Objective →
Please render the material below as a Markdown table with the columns No. and Line, one row per line, skipping any blank lines.

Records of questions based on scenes
<<<<

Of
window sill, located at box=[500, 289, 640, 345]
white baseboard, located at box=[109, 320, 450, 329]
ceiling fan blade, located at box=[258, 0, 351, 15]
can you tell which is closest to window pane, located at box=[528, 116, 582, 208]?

>>>>

The answer →
| No. | Line |
|---|---|
| 1 | Of |
| 2 | window sill, located at box=[500, 289, 640, 345] |
| 3 | white baseboard, located at box=[109, 320, 450, 329] |
| 4 | ceiling fan blade, located at box=[258, 0, 351, 15] |
| 5 | can you tell which is closest to window pane, located at box=[528, 116, 582, 208]? |